| Work to complete |
1) In the court judgment summary, switch "Principal judgment" to "Main judgment" and write out the passage that begins at the words "Sentencing Act 1989" and stops after "T Quilter (Applicant)".
2) Answer these questions from the court judgment summary:
(a) On what date was the hearing held?
(b) Which court made the decision under appeal?
(c) What is the standard non-parole period for the sexual intercourse offence?

| Document section |
○ ○ ○ ○ ○

Court of Criminal Appeal
Supreme Court
New South Wales
- Amendment notes
Medium Neutral Citation: GP v Regina [2017] NSWCCA 200 Hearing dates: 16 August 2017 Date of orders: 23 August 2017 Decision date: 23 August 2017 Before: Macfarlan JA at [1]
Button J at [2]
Hamill J at [3]Decision: 1. Application for leave to appeal granted.
2. Appeal upheld.
3. Quash the aggregate sentence imposed by Judge Norton SC.
4. In lieu thereof, the applicant is sentenced to an aggregate non-parole period of six years commencing 1 December 2018 and expiring on 30 November 2024. There will be a balance of term of four years commencing on 1 December 2024 and expiring 30 November 2028.Catchwords: CRIMINAL APPEAL – application for leave to appeal against sentence – serious child sexual assault offences – special circumstances – where sentence accumulated on pre-existent sentences – where result of accumulation was to reduce period during which offender eligible for parole – where resultant non-parole period 81% of total sentence – whether result of accumulation inadvertent – appeal allowed and offender re-sentenced Legislation Cited: Crimes (Sentencing Procedure) Act 1999 (NSW)
Sentencing Act 1989 (NSW)Cases Cited: Kentwell v The Queen (2014) 252 CLR 601 at [42]; [2014] HCA 37
McKittrick v R [2014] NSWCCA 128
R v Bolamatu [2002] NSWCCA
R v Brindley (1993) 66 A Crim R 204
R v Close (1992) 31 NSWLR 743
R v GDR (1994) 35 NSWLR 376
R v Gill [2002] NSWCCA 93
R v Simpson (1992) 61 A Crim R 58
Stoeski v R [2014] NSWCCA 161
Tuivaga v R [2015] NSWCCA 145Category: Principal judgment Parties: GP (Applicant)
Regina (Respondent Crown)Representation: Counsel:
Solicitors:
Mr T Quilter (Applicant)
Ms M England (Respondent Crown)
William O’Brien & Ross Hudson Solicitors (Applicant)
Solicitor for Public Prosecutions (Respondent Crown)
File Number(s): 2012/291238 Publication restriction: No publication of the name of the applicant or the victims. Decision under appeal
- Court or tribunal:
- District Court of New South Wales
- Jurisdiction:
- Criminal
- Date of Decision:
- 15 April 2016
- Before:
- Judge Norton SC
- File Number(s):
- 2012/291238
Judgment
-
MACFARLAN JA: I agree with Hamill J.
-
BUTTON J: I agree with Hamill J.
-
HAMILL J: The applicant (whose name is subject to a non-publication order) seeks leave to appeal against an aggregate sentence imposed by her Honour Judge Norton SC in the District Court sitting at Parramatta on 15 April 2016. He was sentenced in respect of three offences committed in 2004 and 2005 of which he was found guilty by a jury on 1 June 2015. There were two counts of committing an act of indecency on a child under the age of ten years and one count of sexual intercourse with a child less than ten years. [1]
1. The maximum penalties for these offences are 7 and 25 years. There is a standard non-parole period of 15 years for the sexual intercourse offence.

○ ○ ○ ○ ○

(Collected data entries)

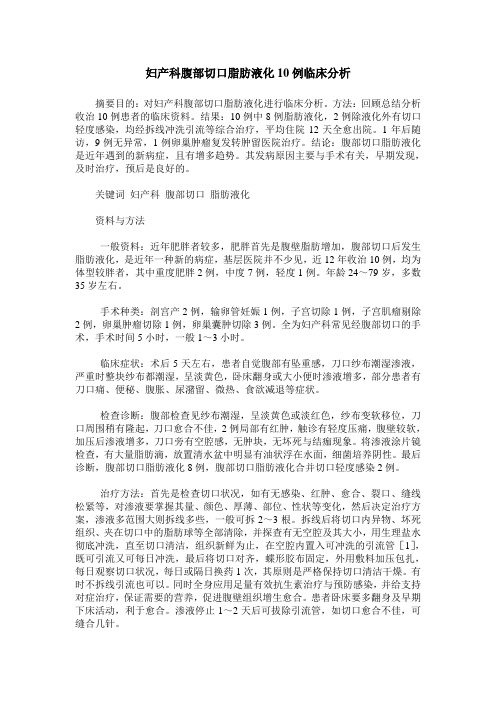 妇产科腹部切口脂肪液化10例临床分析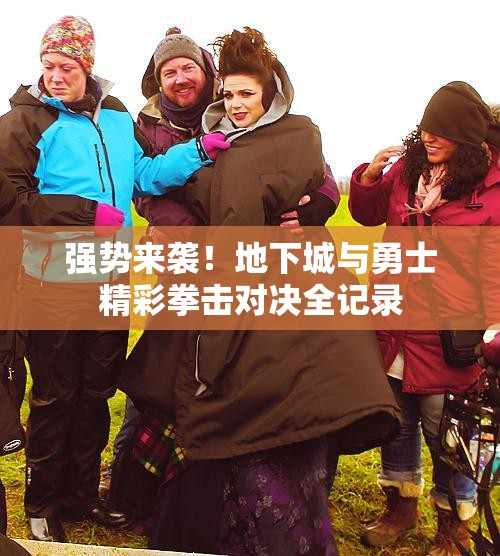 强势来袭！地下城与勇士精彩拳击对决全记录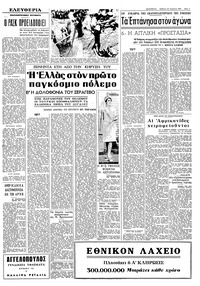 Σελίδα 5 / 8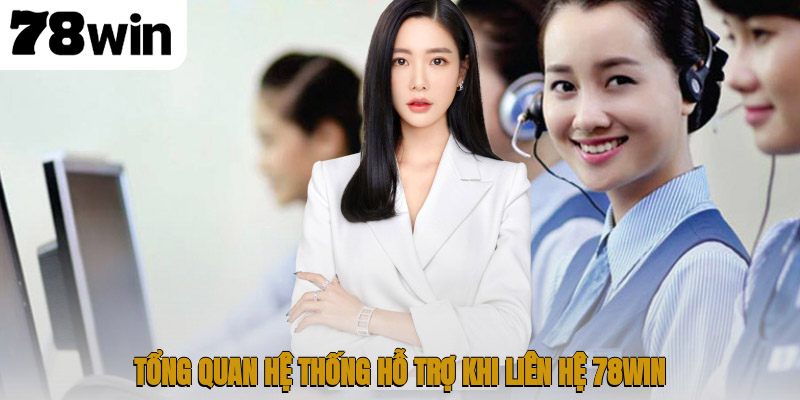 Hướng Dẫn Liên Hệ 78WIN – Dịch Vụ CSKH Chuyên Nghiệp 1 Tổng quan hệ thống hỗ trợ khi liên hệ 78WIN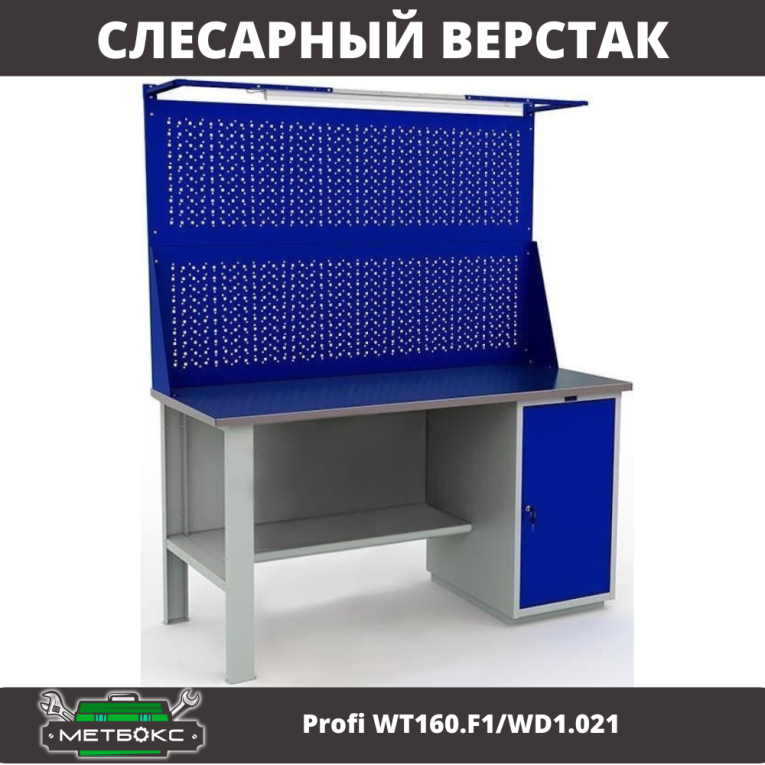 Верстак Profi WT160.F1/WD1.021 купить в Саратове Верстак Profi WT160.F1/WD1.021 купить в Саратове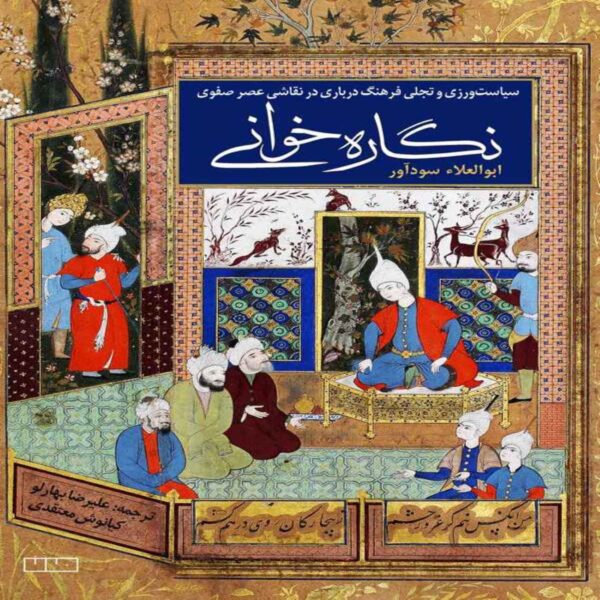 Negareh Khani Book by Abolala Soudavar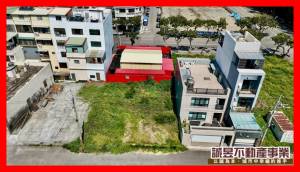 誠昱/茄萣重劃區12米方.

○ ○ ○ ○ ○

| Solution set |
1)
Sentencing Act 1989 (NSW)Cases Cited: Kentwell v The Queen (2014) 252 CLR 601 at [42]; [2014] HCA 37
McKittrick v R [2014] NSWCCA 128
R v Bolamatu [2002] NSWCCA
R v Brindley (1993) 66 A Crim R 204
R v Close (1992) 31 NSWLR 743
R v GDR (1994) 35 NSWLR 376
R v Gill [2002] NSWCCA 93
R v Simpson (1992) 61 A Crim R 58
Stoeski v R [2014] NSWCCA 161
Tuivaga v R [2015] NSWCCA 145Category: Main judgment Parties: GP (Applicant)
Regina (Respondent Crown)Representation: Counsel:
Solicitors:
Mr T Quilter (Applicant)

2)
(a) 16 August 2017
(b) The District Court of New South Wales
(c) 15 years